Qual a velocidade ideal para semeadura

Apesar dos avanços nos sistemas de distribuição de sementes, as falhas são comuns, por conta do uso de velocidade inadequada do conjunto trator/semeadora

16.10.2020 | 20:59 (UTC -3)
Revista Cultivar

A escolha da variedade foi feita, a área está pronta pra receber a semente, o trator com manutenção em dia, semente tratada e semeadora azeitada e regulada. É a hora de entrar na lavoura e dar início à próxima safra. A condição de trabalho é boa, sem umidade excessiva no solo, palha bem distribuída na superfície e mecanismos dosadores e de ataque ao solo bem calibrados. Então, vamos supor que erremos num fator crucial: a escolha da marcha do trator ou da velocidade de semeadura. Ao fazer esta escolha equivocada, colocamos em risco todos os bons fatores mencionados anteriormente, pois a velocidade de semeadura pode determinar simplesmente a qualidade da deposição de sementes (espaçamento e profundidade), a demanda por tração e o potencial erosivo da lavoura ali instalada.

Dentre os diversos fatores que afetam a qualidade do processo de semeadura direta está a velocidade de deslocamento. A principal questão está relacionada à demanda de trabalho por ocasião do plantio de grandes culturas, às quais o período recomendado para execução da atividade é restrito, determinado principalmente pelas condições climáticas, expressivamente as condições de umidade do solo e recomendações agronômicas de período de semeadura para cada cultura agrícola.

Aliar qualidade na semeadura com capacidade operacional capaz de suprir a demanda de trabalho na janela de semeadura é o principal ponto a ser equalizado. Velocidades mais elevadas aumentam a capacidade operacional do equipamento, o que reduz custos operacionais, mas podem comprometer o sucesso da semeadura. Diversos trabalhos vêm sendo conduzidos e em sua maioria atestam que a variabilidade na distribuição e falhas na emergência da cultura ocasionadas pela elevação da velocidade são causas de queda no rendimento.

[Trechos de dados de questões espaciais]
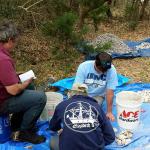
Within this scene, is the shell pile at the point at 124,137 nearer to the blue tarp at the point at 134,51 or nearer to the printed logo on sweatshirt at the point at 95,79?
the printed logo on sweatshirt at the point at 95,79

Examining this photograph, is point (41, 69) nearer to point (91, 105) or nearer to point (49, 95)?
point (49, 95)

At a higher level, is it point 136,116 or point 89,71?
point 89,71

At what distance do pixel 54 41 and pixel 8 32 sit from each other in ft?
9.26

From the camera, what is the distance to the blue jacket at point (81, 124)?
2.46 meters

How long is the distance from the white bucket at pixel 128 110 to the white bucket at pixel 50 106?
0.64m

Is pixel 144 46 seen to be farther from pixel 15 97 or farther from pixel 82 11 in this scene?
pixel 15 97

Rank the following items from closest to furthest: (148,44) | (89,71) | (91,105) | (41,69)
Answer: (91,105) < (89,71) < (41,69) < (148,44)

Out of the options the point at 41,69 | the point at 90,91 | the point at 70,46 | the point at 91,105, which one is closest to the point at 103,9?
the point at 70,46

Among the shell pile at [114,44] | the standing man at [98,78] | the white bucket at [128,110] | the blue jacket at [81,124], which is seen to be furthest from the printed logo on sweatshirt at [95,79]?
the shell pile at [114,44]

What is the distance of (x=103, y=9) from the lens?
5516 mm

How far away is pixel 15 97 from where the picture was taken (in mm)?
3266

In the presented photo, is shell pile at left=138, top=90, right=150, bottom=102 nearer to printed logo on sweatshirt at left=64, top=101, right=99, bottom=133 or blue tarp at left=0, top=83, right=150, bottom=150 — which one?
blue tarp at left=0, top=83, right=150, bottom=150

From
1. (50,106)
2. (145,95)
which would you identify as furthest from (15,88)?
(145,95)

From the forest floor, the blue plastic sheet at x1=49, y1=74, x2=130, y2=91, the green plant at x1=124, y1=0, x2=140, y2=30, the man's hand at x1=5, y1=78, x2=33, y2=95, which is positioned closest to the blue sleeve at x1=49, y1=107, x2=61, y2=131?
the man's hand at x1=5, y1=78, x2=33, y2=95
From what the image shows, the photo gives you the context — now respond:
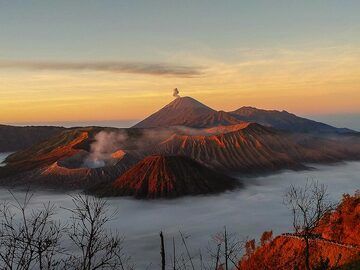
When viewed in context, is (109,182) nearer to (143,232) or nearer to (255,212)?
(143,232)

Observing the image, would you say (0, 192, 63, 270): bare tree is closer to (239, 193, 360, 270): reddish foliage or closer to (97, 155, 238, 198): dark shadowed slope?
(239, 193, 360, 270): reddish foliage

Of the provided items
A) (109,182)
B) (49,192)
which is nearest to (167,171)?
(109,182)

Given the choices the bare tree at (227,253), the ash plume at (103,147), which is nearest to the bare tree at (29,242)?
the bare tree at (227,253)

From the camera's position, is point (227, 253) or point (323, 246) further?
point (323, 246)

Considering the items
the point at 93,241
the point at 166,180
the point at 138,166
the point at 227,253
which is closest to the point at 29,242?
the point at 93,241

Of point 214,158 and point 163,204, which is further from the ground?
point 214,158

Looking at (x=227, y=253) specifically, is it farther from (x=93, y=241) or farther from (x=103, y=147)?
(x=103, y=147)

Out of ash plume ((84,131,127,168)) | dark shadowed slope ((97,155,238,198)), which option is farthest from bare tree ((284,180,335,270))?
ash plume ((84,131,127,168))

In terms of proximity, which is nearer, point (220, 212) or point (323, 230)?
point (323, 230)

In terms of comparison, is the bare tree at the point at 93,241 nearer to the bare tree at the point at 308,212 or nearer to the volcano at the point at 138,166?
the bare tree at the point at 308,212
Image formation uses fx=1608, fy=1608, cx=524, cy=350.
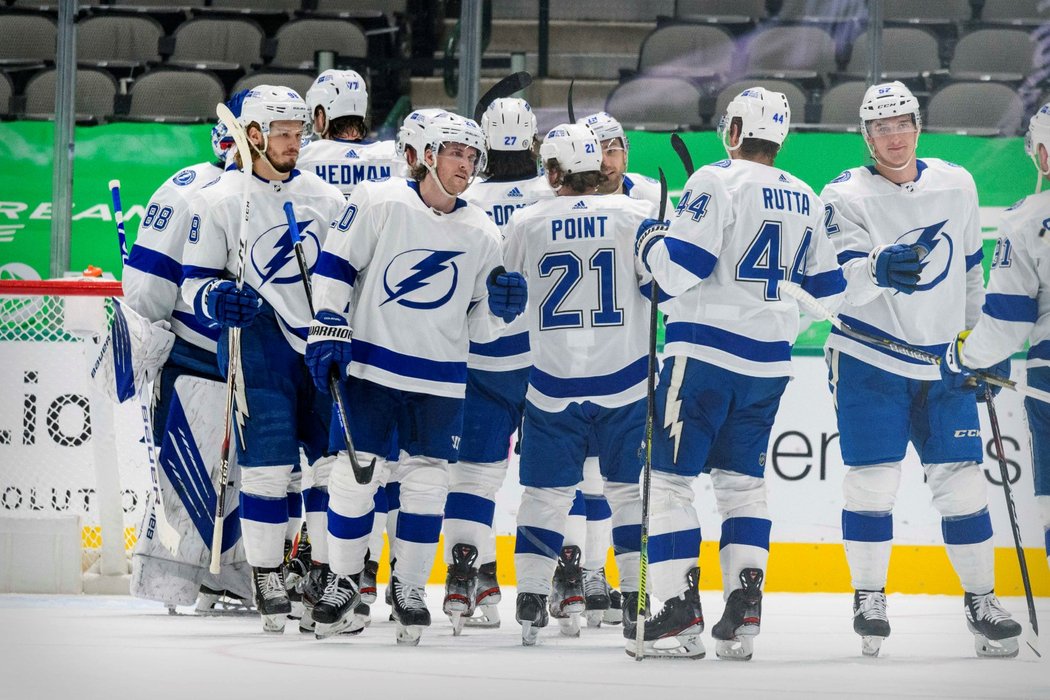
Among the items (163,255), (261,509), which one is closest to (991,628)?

TAREFAS PROPOSTAS
• A. Apresente sob a forma de lista numerada, sem as linhas em branco, os registros que vão da linha que contém "Looking at (x=227, y=253)" até o final dos registros. Deixe as imagens fora da resposta.
• B. Redija a parte seguinte do texto sobre a velocidade de semeadura, a partir do ponto em que ele se encerra.

RESPOSTAS REDIGIDAS
• A.
1. Looking at (x=227, y=253) specifically, is it farther from (x=93, y=241) or farther from (x=103, y=147)?
2. (x=103, y=147)
3. Out of ash plume ((84,131,127,168)) | dark shadowed slope ((97,155,238,198)), which option is farthest from bare tree ((284,180,335,270))?
4. ash plume ((84,131,127,168))
5. In terms of proximity, which is nearer, point (220, 212) or point (323, 230)?
6. point (323, 230)
7. In terms of comparison, is the bare tree at the point at 93,241 nearer to the bare tree at the point at 308,212 or nearer to the volcano at the point at 138,166?
8. the bare tree at the point at 308,212
9. Image formation uses fx=1608, fy=1608, cx=524, cy=350.
10. Among the items (163,255), (261,509), which one is closest to (991,628)?

• B.
Além da qualidade de deposição de sementes, por vezes tratada como “plantabilidade”, outros fatores intimamente relacionados à velocidade de semeadura são a uniformidade de profundidade de deposição de sementes - que tende a ser mais desuniforme em maiores velocidades -, a demanda por esforço de tração e a mobilização e revolvimento excessivos do solo.

Para semeadura de culturas com precisão são comumente utilizadas semeadoras que utilizam dosadores de sementes de disco alveolado ou pneumáticos de pressão negativa (vácuo). Com a evolução tecnológica, surgem no mercado alternativas para maximizar a individualização de sementes e aumentar a velocidade de semeadura. Hoje, existem no mercado mecanismos que prometem semear até a 16km/h sem perder qualidade de deposição. Obviamente tratam-se de condições específicas, não comuns a todas as lavouras e produtores.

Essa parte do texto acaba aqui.